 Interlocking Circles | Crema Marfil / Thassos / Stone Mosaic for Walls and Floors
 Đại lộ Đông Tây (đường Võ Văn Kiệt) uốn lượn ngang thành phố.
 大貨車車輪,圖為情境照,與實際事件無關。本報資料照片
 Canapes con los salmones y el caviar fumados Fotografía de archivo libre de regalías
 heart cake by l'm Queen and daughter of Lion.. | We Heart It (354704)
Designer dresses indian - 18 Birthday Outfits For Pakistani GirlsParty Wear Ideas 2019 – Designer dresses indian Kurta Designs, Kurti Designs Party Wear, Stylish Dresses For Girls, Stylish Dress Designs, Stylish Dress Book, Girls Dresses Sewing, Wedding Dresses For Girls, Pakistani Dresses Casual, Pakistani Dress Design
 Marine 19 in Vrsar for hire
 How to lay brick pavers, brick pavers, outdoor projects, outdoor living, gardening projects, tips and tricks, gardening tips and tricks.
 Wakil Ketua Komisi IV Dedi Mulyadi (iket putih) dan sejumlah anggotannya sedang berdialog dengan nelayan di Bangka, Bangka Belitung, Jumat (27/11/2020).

= = =

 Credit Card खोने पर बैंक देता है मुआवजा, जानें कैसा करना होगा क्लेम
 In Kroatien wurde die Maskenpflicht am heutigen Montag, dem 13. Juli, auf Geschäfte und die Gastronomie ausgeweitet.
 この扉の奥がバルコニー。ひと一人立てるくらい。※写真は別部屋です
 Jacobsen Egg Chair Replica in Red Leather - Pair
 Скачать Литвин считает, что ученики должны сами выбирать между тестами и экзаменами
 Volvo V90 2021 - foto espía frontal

= = =

Work instruction.
Restate word for word the lines of the data above, starting at the line containing "Jacobsen Egg Chair" and ending at the line containing "Volvo V90 2021 - foto espía frontal", both included, and nothing more.

Exercise solution.
 Jacobsen Egg Chair Replica in Red Leather - Pair
 Скачать Литвин считает, что ученики должны сами выбирать между тестами и экзаменами
 Volvo V90 2021 - foto espía frontal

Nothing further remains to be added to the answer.